» The exercise
Convert the rows starting at the line containing "Name which of" and ending at the line containing "6215 millimetres" into a two-column CSV with the columns question_text and answer_text, one row per line pair; put each value in a single quoted field, with line breaks replaced by spaces.

» Input data
=======

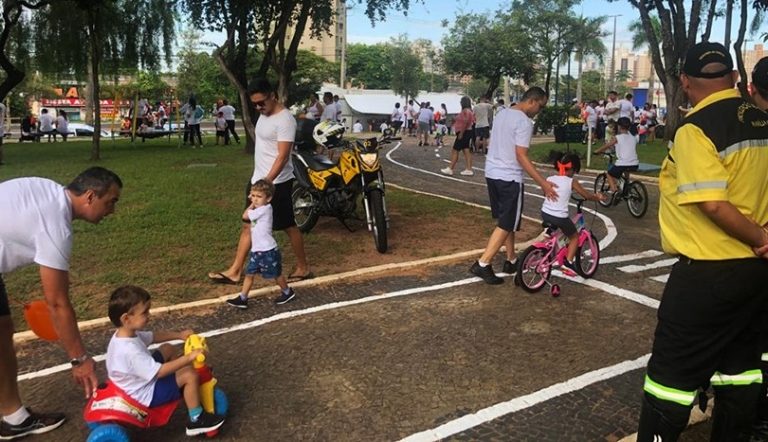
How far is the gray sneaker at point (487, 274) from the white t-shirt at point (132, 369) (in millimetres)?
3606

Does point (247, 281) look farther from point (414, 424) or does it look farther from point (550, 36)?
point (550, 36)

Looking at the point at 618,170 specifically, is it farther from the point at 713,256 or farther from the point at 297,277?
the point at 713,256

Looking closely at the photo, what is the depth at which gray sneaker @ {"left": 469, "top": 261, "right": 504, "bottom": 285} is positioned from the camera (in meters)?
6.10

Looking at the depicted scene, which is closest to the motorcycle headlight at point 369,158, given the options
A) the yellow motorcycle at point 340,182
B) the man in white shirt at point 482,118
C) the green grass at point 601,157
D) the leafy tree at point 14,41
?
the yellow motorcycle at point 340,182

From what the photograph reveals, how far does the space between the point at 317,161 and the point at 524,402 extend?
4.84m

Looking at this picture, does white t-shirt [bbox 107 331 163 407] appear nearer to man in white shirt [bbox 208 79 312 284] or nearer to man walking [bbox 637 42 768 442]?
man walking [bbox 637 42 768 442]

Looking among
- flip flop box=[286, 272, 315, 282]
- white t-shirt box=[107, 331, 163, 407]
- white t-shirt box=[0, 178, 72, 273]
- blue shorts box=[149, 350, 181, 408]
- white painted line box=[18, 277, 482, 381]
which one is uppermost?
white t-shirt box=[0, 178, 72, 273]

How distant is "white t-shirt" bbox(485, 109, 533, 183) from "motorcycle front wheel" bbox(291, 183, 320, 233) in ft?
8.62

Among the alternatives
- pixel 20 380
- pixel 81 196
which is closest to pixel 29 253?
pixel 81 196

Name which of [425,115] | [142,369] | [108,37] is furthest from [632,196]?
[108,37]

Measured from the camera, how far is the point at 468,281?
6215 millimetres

=======

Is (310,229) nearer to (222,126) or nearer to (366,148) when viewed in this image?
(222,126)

=======

» Task response
question_text,answer_text
"Name which of [425,115] | [142,369] | [108,37] is furthest from [632,196]?","[108,37]"
"Measured from the camera, how far is the point at 468,281?","6215 millimetres"